# CutLER
**Repository Path**: mlyin/CutLER
## Basic Information
- **Project Name**: CutLER
- **Description**: mask cut复现
- **Primary Language**: Python
- **License**: Apache-2.0
- **Default Branch**: automated_fixup_code_of_conduct_file_exists
- **Homepage**: None
- **GVP Project**: No
## Statistics
- **Stars**: 0
- **Forks**: 1
- **Created**: 2023-06-25
- **Last Updated**: 2023-11-30
## Categories & Tags
**Categories**: Uncategorized
**Tags**: None
## README
# Cut and Learn for Unsupervised Object Detection and Instance Segmentation
**Cut**-and-**LE**a**R**n (**CutLER**) is a simple approach for training object detection and instance segmentation models without human annotations.
It outperforms previous SOTA by **2.7 times** for AP50 and **2.6 times** for AR on **11 benchmarks**.
> [**Cut and Learn for Unsupervised Object Detection and Instance Segmentation**](http://people.eecs.berkeley.edu/~xdwang/projects/CutLER/)
> Xudong Wang, Rohit Girdhar, Stella X. Yu, Ishan Misra
> Tech report
[project page](http://people.eecs.berkeley.edu/~xdwang/projects/CutLER/) | [arxiv](http://arxiv.org/abs/xxxx.yyyyy) | [colab](https://colab.research.google.com/drive/1NgEyFHvOfuA2MZZnfNPWg1w5gSr3HOBb?usp=sharing) | [bibtex](#citation)
## Features
- We propose MaskCut approach to generate pseudo-masks for multiple objects in an image.
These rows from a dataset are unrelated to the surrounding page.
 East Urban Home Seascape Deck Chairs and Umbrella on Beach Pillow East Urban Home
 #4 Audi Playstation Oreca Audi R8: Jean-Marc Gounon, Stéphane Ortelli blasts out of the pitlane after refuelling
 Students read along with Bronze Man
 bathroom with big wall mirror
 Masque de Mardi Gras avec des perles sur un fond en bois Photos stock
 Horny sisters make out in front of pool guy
- CutLER can learn unsupervised object detectors and instance segmentors solely on ImageNet-1K.
- CutLER exhibits strong robustness to domain shifts when evaluated on 11 different benchmarks across domains like natural images, video frames, paintings, sketches, etc.
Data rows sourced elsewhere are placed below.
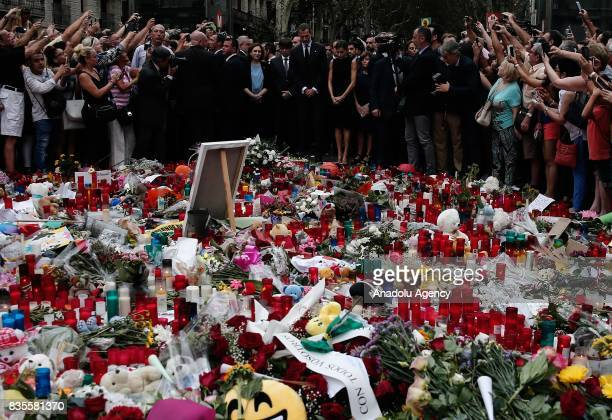 King Felipe VI of Spain Queen Letizia and the mayor of Barcelona Ada Colau light candles and leave flowers at La Rambla boulevard during a memorial...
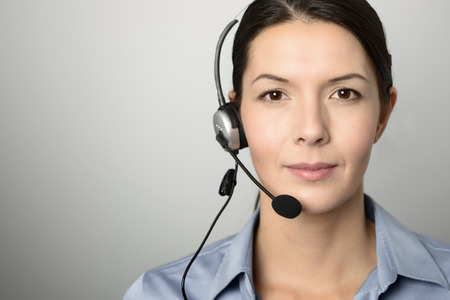 telemarketer: Attractive female call center operator, client services assistant or telemarketer wearing a headset looking at the camera with a charming friendly smile, on grey with copy space Stock Photo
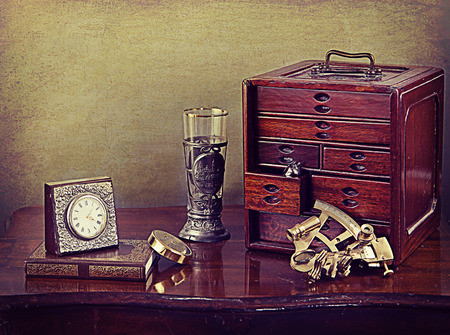 pewter: Vintage still life, jewelry wooden box, clock, antique book, sextant and pewter and glass goblet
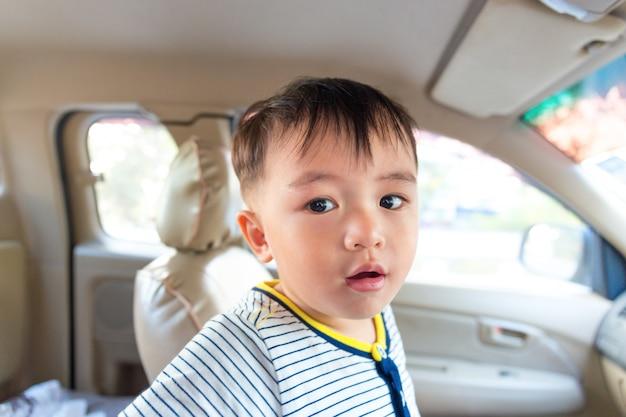 Kleine jongen azië die iets in veiligheidsauto zoekt voor reis.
- CutLER can serve as a pretrained model for fully/semi-supervised detection and segmentation tasks.
## Installation
See [installation instructions](INSTALL.md).
## Dataset Preparation
See [Preparing Datasets for CutLER](datasets/README.md).
## Method Overview
Cut-and-Learn has two stages: 1) generating pseudo-masks with MaskCut and 2) learning unsupervised detectors from pseudo-masks of unlabeled data.
### 1. MaskCut
MaskCut can be used to provide segmentation masks for multiple instances of each image.
### MaskCut Demo
Try out the MaskCut demo using Colab (no GPU needed): [](https://colab.research.google.com/drive/1X05lKL_IBRvZB7q6n6pb4w00_tIYjGlf?usp=sharing)
If you want to run MaskCut locally, we provide `demo.py` that is able to visualize the pseudo-masks produced by MaskCut.
Run it with:
```
cd maskcut
python demo.py --img-path imgs/demo2.jpg \
--N 3 --tau 0.15 --vit-arch base --patch-size 8 \
[--other-options]
```
We give a few demo images in maskcut/imgs/. If you want to run demo.py with cpu, simply add "--cpu" when running the demo script.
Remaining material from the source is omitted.